DATA LISTING:
-------

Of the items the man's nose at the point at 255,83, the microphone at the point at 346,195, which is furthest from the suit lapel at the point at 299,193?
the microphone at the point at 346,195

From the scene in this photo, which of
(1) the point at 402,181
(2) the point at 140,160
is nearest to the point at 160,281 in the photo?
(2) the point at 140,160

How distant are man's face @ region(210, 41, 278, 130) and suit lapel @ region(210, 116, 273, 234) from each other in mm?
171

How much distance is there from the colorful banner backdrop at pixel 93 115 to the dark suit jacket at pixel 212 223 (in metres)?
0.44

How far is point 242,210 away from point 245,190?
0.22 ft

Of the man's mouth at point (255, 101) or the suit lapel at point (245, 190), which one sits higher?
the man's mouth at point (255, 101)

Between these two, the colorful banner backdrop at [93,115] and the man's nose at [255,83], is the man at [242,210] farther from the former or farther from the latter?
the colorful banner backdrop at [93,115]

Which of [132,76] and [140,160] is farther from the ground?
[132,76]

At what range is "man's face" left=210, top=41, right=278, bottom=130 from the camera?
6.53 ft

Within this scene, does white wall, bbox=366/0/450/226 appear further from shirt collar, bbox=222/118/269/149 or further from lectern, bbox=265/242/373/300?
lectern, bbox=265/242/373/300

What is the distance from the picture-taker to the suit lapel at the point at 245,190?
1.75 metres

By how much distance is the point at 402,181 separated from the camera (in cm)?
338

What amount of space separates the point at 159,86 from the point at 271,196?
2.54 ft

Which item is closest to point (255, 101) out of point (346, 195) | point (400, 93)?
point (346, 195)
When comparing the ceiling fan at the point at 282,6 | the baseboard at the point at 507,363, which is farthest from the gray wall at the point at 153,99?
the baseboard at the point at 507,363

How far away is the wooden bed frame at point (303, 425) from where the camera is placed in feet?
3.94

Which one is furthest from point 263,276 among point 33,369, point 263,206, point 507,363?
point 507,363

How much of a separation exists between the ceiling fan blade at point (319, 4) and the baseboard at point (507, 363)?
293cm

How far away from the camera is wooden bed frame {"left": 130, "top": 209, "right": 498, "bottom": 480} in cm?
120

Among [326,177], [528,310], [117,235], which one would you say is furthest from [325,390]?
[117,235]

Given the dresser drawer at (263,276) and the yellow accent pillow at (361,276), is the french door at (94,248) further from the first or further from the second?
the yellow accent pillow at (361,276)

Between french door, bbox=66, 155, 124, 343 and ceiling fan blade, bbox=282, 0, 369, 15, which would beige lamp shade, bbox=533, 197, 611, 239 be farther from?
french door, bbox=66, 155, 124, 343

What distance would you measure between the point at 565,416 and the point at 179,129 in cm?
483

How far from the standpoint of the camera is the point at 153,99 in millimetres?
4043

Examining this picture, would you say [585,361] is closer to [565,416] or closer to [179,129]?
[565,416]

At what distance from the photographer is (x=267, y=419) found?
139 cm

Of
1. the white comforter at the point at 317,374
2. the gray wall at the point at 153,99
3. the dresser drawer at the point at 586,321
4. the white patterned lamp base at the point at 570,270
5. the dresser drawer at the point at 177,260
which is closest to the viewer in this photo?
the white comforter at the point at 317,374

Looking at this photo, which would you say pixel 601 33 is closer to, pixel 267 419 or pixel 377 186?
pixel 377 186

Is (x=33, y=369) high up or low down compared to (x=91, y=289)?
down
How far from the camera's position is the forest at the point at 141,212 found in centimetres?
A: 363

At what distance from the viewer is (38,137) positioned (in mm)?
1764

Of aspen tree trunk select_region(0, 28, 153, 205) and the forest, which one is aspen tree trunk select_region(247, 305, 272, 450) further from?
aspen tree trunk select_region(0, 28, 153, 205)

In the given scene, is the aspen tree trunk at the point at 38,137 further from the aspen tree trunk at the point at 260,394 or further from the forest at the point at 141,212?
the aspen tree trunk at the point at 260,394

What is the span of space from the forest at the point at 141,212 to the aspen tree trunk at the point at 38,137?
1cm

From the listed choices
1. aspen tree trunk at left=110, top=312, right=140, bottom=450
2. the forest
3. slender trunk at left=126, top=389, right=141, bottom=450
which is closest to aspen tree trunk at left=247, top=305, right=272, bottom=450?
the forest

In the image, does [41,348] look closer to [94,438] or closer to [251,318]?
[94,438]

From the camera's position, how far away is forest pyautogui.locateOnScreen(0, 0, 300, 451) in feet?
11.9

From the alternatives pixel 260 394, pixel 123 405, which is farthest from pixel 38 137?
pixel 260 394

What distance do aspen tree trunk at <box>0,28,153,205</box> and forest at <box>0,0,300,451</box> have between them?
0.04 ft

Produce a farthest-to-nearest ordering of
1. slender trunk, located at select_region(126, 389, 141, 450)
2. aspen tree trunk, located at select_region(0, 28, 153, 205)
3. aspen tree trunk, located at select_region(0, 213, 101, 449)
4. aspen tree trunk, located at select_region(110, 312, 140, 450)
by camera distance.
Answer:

-------

GIVEN TASK: Copy the entries above exactly, leaving none out.

TASK ANSWER:
Of the items the man's nose at the point at 255,83, the microphone at the point at 346,195, which is furthest from the suit lapel at the point at 299,193?
the microphone at the point at 346,195

From the scene in this photo, which of
(1) the point at 402,181
(2) the point at 140,160
is nearest to the point at 160,281 in the photo?
(2) the point at 140,160

How distant are man's face @ region(210, 41, 278, 130) and suit lapel @ region(210, 116, 273, 234) from each other in mm?
171

How much distance is there from the colorful banner backdrop at pixel 93 115 to the dark suit jacket at pixel 212 223 (in metres)?
0.44

How far is point 242,210 away from point 245,190?
0.22 ft

Of the man's mouth at point (255, 101) or the suit lapel at point (245, 190), which one sits higher?
the man's mouth at point (255, 101)

Between these two, the colorful banner backdrop at [93,115] and the man's nose at [255,83], is the man at [242,210] farther from the former or farther from the latter?
the colorful banner backdrop at [93,115]

Which of [132,76] and [140,160] is farther from the ground?
[132,76]

At what range is "man's face" left=210, top=41, right=278, bottom=130 from the camera?
6.53 ft

Within this scene, does white wall, bbox=366/0/450/226 appear further from shirt collar, bbox=222/118/269/149 or further from lectern, bbox=265/242/373/300?
lectern, bbox=265/242/373/300

What is the distance from the picture-taker to the suit lapel at the point at 245,190?
1.75 metres

By how much distance is the point at 402,181 separated from the camera (in cm)?
338

What amount of space separates the point at 159,86 from the point at 271,196?
2.54 ft

Which item is closest to point (255, 101) out of point (346, 195) | point (400, 93)?
point (346, 195)
When comparing the ceiling fan at the point at 282,6 | the baseboard at the point at 507,363, which is farthest from the gray wall at the point at 153,99?
the baseboard at the point at 507,363

How far away is the wooden bed frame at point (303, 425) from where the camera is placed in feet?
3.94

Which one is furthest from point 263,276 among point 33,369, point 263,206, point 507,363?
point 507,363

How much of a separation exists between the ceiling fan blade at point (319, 4) and the baseboard at point (507, 363)?
293cm

How far away from the camera is wooden bed frame {"left": 130, "top": 209, "right": 498, "bottom": 480} in cm?
120

Among [326,177], [528,310], [117,235], which one would you say is furthest from [325,390]?
[117,235]

Given the dresser drawer at (263,276) and the yellow accent pillow at (361,276), is the french door at (94,248) further from the first or further from the second?
the yellow accent pillow at (361,276)

Between french door, bbox=66, 155, 124, 343 and ceiling fan blade, bbox=282, 0, 369, 15, which would beige lamp shade, bbox=533, 197, 611, 239 be farther from?
french door, bbox=66, 155, 124, 343

What distance would you measure between the point at 565,416 and the point at 179,129 in cm?
483

How far from the standpoint of the camera is the point at 153,99 in millimetres?
4043

Examining this picture, would you say [585,361] is closer to [565,416] or closer to [179,129]?
[565,416]

At what distance from the photographer is (x=267, y=419) found?
139 cm

Of
1. the white comforter at the point at 317,374
2. the gray wall at the point at 153,99
3. the dresser drawer at the point at 586,321
4. the white patterned lamp base at the point at 570,270
5. the dresser drawer at the point at 177,260
which is closest to the viewer in this photo?
the white comforter at the point at 317,374

Looking at this photo, which would you say pixel 601 33 is closer to, pixel 267 419 or pixel 377 186?
pixel 377 186

Is (x=33, y=369) high up or low down compared to (x=91, y=289)?
down
How far from the camera's position is the forest at the point at 141,212 found in centimetres?
A: 363

At what distance from the viewer is (38,137) positioned (in mm)?
1764

Of aspen tree trunk select_region(0, 28, 153, 205) and the forest, which one is aspen tree trunk select_region(247, 305, 272, 450) further from?
aspen tree trunk select_region(0, 28, 153, 205)

In the given scene, is the aspen tree trunk at the point at 38,137 further from the aspen tree trunk at the point at 260,394 or further from the forest at the point at 141,212?
the aspen tree trunk at the point at 260,394

What is the span of space from the forest at the point at 141,212 to the aspen tree trunk at the point at 38,137?
1cm

From the listed choices
1. aspen tree trunk at left=110, top=312, right=140, bottom=450
2. the forest
3. slender trunk at left=126, top=389, right=141, bottom=450
which is closest to aspen tree trunk at left=247, top=305, right=272, bottom=450?
the forest

In the image, does [41,348] look closer to [94,438] or closer to [251,318]?
[94,438]

From the camera's position, how far away is forest pyautogui.locateOnScreen(0, 0, 300, 451) in feet?
11.9

From the alternatives pixel 260 394, pixel 123 405, which is farthest from pixel 38 137?
pixel 260 394

What distance do aspen tree trunk at <box>0,28,153,205</box> and forest at <box>0,0,300,451</box> have between them?
0.04 ft

Produce a farthest-to-nearest ordering of
1. slender trunk, located at select_region(126, 389, 141, 450)
2. aspen tree trunk, located at select_region(0, 28, 153, 205)
3. aspen tree trunk, located at select_region(0, 213, 101, 449)
4. aspen tree trunk, located at select_region(110, 312, 140, 450)
by camera distance.
Answer:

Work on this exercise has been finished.